His speech to the conservative legal organization symbolized how much had changed since President Barack Obama's unsuccessful nomination of Judge Merrick Garland to the high court and President Donald Trump's election last November.
Trump's original list was released in September 2016 before he was elected president, and included then-Colorado federal appeals court Judge Neil Gorsuch, who now sits on the Supreme Court in the seat left vacant by the late Justice Antonin Scalia.
Gorsuch is the first Coloradan to serve on the Supreme Court since Byron White retired in 1993.
"The President remains deeply committed to identifying and selecting outstanding jurists in the mold of Justice Gorsuch", the White House said in a statement. "I've been a member of the Federalist Society since law school, still am".
Catherine Glenn Foster, president of the anti-abortion advocacy group Americans United for Life, said she was pleased with the new selections. "You never know when there will be a vacancy".
One possibility is its use as a subtle political signal.
The additional names come even as Trump adviser Leonard Leo, executive vice president of the Federalist Society, said there is no indication the 81-year-old Kennedy or any other justice is planning to leave the court. Republicans now have 52 votes in the Senate and would need at least 50 to confirm a new justice, with the tie-breaking vote of Vice President Pence.
Other additions to the list include U.S. appeals court Judges Amy Barrett and Kevin Newsom, and state supreme court Judges Britt Grant of Georgia and Patrick Wyrick of Oklahoma.

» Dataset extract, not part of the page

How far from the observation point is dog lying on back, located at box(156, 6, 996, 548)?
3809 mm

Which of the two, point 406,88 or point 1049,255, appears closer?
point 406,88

Two of them are appellate judges who were nominated by Trump earlier this year and confirmed by the Senate: Amy Coney Barrett and Kevin Newsom. She drew sharp questions about her Catholic faith from Democrats during her confirmation hearings, prompting Republicans to complain about "Catholic bigotry". Allow beforehand clerked for Kavanaugh at the D.C. Bids Court.
The White House on Friday released an updated list of 25 potential Supreme Court nominees.
Judicial Crisis Network chief counsel and policy director Carrie Severino called the new candidates "some of the best and brightest judges in the nation". "They represent a diverse range of backgrounds, including both state and federal judges, three who were former state solicitors general with firsthand experience protecting our constitutional balance of powers".